Integrating a Retrieval-Augmented Generation (RAG) System Using Python and OpenAI

Question

Integrating a Retrieval-Augmented Generation (RAG) System Using Python and OpenAI

Michael Liang posted May 14 3 min read

Retrieval-Augmented Generation (RAG) is a powerful AI approach that combines retrieval-based systems with generative language models to produce more accurate, context-aware, and grounded responses. Rather than relying solely on the model’s training data, RAG fetches relevant documents or knowledge snippets from an external data source
In this article, we'll walk through how to build a simple RAG system using Python and OpenAI’s GPT models combined with a basic document retrieval technique.

What is a RAG System?

Retrieval: The system first searches a database of documents or
passages relevant to the user's query.
Augmentation: The retrieved content is passed as context to a large
language model (LLM).
Generation: The LLM generates a response conditioned on both the
query and the retrieved documents.

This approach helps improve factual accuracy and relevancy, especially in domains with up-to-date or domain-specific knowledge.

Step 1: Prepare Your Document Store

You need some textual data to retrieve from.
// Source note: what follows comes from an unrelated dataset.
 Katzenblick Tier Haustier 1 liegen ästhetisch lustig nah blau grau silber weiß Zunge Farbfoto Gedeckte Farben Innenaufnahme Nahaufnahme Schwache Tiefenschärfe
For demonstration, let's say we have a small collection of documents stored as simple text snippets.

documents = [
    "Python is a high-level programming language known for its readability and versatility.",
    "OpenAI develops state-of-the-art AI models including GPT series.",
    "Retrieval-Augmented Generation combines retrieval and generative methods to improve 
answer accuracy.",
    "Vector databases can store document embeddings for efficient similarity search."
]

Step 2: Generate Embeddings for Documents

To retrieve relevant documents efficiently, we embed documents and queries into a vector space, then find the closest ones.

import numpy as np

def cosine_similarity(vec1, vec2):
    return np.dot(vec1, vec2) / (np.linalg.norm(vec1) * np.linalg.norm(vec2))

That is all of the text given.